Movie Info
Movie Name: The American
Studio: Focus Features
Genre(s): Action/Adventure
Release Date(s): September 1, 2010
MPAA Rating: R
A high end assassin named Jack (George Clooney) finds his trip interrupted by a hit on him. Retreating to Italy, Jack’s handler Pavel (Johan Leysen) tells Jack of a new assignment for a woman named Mathilde (Thekla Reuten). Jack is beginning to doubt his fortitude to the assassination life, but being an assassin is something that you can’t easily leave. With one final assignment on the list, Jack questions a life after being an assassin and finds himself falling in love with a prostitute named Clara (Violante Placido)…but someone could be hunting Jack.
Directed by Anton Corbijn, The American is a spy-assassin thriller drama. The film is an adaptation of the 1990 novel A Very Private Gentleman by Martin Booth. The movie was met with mixed reviews.
The trailers and promotion for The American didn’t do much for me. I like George Clooney, but it all seemed very bland. Watching the movie now, I can see my initial take on the film wasn’t that far off.
The movie crawls. It is intentional, but it also isn’t necessarily what you’d expect going into an espionage thriller. While it deals with Clooney’s character’s moral dilemmas, the story doesn’t feel like it goes deep enough into what goes through a professional killer’s mind.
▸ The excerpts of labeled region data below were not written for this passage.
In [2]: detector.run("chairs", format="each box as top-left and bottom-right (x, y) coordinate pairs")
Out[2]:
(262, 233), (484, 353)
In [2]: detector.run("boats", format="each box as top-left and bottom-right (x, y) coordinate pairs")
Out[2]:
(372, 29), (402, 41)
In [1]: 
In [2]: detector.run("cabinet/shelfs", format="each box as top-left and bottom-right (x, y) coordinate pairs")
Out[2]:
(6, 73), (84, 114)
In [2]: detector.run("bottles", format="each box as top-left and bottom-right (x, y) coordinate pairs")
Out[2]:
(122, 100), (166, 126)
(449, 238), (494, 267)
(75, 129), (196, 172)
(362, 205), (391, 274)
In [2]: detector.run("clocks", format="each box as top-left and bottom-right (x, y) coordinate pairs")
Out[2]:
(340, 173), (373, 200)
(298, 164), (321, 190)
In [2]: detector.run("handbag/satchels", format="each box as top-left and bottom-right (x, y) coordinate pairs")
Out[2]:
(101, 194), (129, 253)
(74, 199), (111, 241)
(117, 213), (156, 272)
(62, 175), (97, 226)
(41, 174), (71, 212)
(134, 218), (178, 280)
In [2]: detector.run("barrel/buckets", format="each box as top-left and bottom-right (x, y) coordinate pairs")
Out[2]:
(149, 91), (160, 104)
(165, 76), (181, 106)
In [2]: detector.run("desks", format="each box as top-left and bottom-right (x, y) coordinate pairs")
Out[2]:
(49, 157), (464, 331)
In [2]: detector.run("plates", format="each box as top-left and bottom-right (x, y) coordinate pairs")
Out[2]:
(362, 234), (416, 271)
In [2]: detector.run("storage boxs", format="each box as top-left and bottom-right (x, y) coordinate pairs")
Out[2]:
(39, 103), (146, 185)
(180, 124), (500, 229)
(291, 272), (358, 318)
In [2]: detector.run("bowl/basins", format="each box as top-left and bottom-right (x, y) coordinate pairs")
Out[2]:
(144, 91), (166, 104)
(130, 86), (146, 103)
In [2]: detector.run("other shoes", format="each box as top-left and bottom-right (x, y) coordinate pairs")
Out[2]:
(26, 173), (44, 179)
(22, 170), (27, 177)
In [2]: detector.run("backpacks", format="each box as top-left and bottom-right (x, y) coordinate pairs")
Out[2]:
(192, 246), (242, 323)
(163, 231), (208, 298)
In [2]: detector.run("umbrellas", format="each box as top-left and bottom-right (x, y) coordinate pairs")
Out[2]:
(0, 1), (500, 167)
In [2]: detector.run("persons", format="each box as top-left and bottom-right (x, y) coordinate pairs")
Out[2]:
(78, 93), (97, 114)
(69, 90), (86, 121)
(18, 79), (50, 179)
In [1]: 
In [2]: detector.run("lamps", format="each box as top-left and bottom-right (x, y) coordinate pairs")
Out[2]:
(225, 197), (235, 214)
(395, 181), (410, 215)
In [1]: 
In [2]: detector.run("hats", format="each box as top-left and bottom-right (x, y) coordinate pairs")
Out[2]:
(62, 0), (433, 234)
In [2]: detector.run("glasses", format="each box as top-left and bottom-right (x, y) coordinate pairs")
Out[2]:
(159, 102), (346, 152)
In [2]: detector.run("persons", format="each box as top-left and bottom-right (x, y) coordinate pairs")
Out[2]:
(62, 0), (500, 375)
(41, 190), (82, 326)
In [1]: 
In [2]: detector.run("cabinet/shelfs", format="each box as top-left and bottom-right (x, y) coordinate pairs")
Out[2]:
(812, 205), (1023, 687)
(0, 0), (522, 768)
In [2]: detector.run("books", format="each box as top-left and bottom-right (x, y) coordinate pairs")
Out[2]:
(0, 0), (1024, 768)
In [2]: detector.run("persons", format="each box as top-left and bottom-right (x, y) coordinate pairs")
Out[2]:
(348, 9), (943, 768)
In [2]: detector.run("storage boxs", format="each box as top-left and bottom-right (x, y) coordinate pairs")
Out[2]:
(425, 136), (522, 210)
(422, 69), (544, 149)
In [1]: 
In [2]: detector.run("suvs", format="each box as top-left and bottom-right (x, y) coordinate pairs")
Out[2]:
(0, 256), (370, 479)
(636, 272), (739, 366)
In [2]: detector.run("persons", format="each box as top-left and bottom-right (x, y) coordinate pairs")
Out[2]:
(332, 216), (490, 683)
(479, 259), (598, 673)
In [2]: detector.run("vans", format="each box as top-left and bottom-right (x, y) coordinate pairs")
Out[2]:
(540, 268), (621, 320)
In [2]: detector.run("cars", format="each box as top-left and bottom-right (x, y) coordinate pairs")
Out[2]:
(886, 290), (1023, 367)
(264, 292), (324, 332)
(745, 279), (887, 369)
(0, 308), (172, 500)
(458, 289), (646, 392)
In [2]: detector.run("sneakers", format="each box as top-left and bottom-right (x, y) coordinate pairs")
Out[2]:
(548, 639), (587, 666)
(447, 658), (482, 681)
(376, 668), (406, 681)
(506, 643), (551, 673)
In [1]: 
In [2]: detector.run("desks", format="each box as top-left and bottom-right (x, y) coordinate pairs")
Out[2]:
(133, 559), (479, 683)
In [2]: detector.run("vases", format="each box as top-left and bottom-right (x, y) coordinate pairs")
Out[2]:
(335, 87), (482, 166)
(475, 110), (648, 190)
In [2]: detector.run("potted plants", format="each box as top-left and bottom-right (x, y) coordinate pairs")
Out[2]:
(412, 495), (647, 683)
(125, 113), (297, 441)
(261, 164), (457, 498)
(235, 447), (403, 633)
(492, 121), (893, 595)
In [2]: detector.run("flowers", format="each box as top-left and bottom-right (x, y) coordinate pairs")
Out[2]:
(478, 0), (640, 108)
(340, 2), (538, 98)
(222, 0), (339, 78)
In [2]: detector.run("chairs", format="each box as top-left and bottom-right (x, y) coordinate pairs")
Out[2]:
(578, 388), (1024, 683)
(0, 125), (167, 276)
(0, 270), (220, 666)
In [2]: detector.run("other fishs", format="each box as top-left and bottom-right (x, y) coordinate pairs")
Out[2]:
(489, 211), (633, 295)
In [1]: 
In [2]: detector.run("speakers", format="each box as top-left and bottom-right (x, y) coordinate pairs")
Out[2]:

It has been done as a comedy multiple times from Grosse Pointe Blank to Get Shorty to HBO’s Barry, but despite those series being comedies, I felt they dove deeper than The American.
Clooney also feels wasted. He does his George Clooney brooding character as opposed to the clever and wry Clooney of films like Out of Sight. As demonstrated in some scenes, he was in pretty good shape for the film, but it seems like it never paid out. Not all movies need a big action scene, but even the semi-action scenes felt rather blasé and never utilized his skill. The exception might be the opening scene which demonstrates his character’s level of commitment to the trade…but the movie never peaks after the tense opening.
What can’t be complained about is the visuals of the film. With the nice Italian setting, Corbijn makes the movie look great, and despite the script, the scenes builds the tension as best they can. Visually, the movie excels which makes the fact that it is a snoozer all the more depressing.
The American feels like it has a goal, but it misses that goal. The look and style of the film is right and the casting is right, but the story and plot development never meet up. Halfway through the movie, I was checking the time and couldn’t find my way into the world being created…which is half the joy of a movie (especially when a movie is a bit dark). It was a slow-burn movie that never caught fire. Skip The American…and visit another Italian film or assassin film instead.